Leonard P. from Italy’s Voodoo Rebel record label spent a month in 2014 traveling through Senegal and Gambia to make field recordings of music, rituals, and ambient sounds. Then, he tasked DJs from around the world to create tracks from his source material, and the result is Senegambia Rebel—an album that uses the tools of dance music to make something that is ultimately trippy. Capibara is a Roman future bass producer whose “15” owes a lot to dub as the spacious soundscape is defined by a low, intermittent bass line, insistent, ticking percussion at the top, and two different vocal parts drifting in and out of the upper register. Staten Island’s DJ Reaganomics comes the closest to straightening out the source beats to make something dance floor-friendly with “Jola House.” A stringed instrument contributes a distinctive texture next to the familiar, metallic drum programming while a voice croaks out a punctuating beat. 
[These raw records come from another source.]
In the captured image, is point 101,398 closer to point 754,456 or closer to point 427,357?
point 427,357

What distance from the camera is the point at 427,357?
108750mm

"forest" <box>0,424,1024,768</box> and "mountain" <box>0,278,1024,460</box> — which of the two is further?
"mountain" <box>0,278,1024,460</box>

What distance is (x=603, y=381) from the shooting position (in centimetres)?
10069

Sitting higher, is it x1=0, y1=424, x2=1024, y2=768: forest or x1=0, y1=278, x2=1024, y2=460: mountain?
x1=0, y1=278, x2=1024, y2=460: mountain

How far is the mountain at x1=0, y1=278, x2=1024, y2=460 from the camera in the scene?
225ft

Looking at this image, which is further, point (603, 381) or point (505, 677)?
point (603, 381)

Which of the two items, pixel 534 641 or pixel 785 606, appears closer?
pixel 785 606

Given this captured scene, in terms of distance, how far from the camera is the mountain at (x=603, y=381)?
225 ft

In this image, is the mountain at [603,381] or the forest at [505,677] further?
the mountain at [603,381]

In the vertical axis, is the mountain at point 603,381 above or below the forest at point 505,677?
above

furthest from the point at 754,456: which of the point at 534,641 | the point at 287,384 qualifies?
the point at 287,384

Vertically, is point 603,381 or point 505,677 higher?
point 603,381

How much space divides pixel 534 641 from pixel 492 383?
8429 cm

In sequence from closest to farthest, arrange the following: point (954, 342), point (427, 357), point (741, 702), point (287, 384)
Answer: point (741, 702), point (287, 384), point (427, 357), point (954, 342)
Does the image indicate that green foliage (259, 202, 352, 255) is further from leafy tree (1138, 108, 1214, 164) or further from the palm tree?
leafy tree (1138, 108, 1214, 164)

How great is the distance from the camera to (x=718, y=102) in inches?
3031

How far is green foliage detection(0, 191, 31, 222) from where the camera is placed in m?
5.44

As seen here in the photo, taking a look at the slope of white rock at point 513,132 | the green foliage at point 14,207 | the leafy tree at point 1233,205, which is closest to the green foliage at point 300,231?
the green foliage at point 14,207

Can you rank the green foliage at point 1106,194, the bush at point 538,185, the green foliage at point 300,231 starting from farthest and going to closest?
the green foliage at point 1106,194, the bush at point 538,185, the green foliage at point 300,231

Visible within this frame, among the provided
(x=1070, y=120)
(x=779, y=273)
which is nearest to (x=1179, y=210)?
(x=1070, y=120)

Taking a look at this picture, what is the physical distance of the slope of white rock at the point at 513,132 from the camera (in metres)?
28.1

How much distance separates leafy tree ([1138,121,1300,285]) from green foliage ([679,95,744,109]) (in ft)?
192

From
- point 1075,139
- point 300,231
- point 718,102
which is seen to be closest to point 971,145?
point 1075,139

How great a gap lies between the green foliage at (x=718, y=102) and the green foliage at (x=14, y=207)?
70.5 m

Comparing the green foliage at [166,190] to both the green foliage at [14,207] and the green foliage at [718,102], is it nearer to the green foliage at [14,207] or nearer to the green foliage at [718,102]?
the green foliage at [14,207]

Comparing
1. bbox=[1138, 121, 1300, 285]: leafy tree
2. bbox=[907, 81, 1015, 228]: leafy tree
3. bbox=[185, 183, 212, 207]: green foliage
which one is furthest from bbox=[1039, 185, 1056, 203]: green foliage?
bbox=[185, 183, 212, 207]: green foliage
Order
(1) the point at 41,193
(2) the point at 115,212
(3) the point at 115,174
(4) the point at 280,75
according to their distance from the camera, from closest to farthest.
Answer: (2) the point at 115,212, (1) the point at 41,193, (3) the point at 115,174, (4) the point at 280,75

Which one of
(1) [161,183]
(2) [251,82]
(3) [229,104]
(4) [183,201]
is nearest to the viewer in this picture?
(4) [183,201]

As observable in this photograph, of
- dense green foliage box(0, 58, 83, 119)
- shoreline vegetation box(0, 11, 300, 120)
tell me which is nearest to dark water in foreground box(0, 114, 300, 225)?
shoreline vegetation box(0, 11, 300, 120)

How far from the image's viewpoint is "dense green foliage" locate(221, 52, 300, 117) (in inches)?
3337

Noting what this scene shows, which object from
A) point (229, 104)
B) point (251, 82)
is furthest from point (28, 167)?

The results could be heard in many ways. Perhaps we're hearing the triumph of DJ Culture as there is no place and no music it doesn't reach and nothing that producers can't remake into new music. Perhaps we’re hearing another instance of cultural imperialism, with producers remaking cultural products to fit modern pop tastes. I don’t tend to hear Senegambia Rebel that way, perhaps because the music is never made to conform to a rigid, club-oriented thump, nor do the producers present their tracks as African music. They're not offering a substitute; they're presenting a new hybrid inspired in part by indigenous musics and sounds.

I think it's more productive to consider these tracks as a sonic account of Senegal and Gambia that is more poetically accurate than we realize, or as Future Now moments, where we hear the intersection of traditional, physical tribes with the technological trappings of contemporary, metaphorical ones.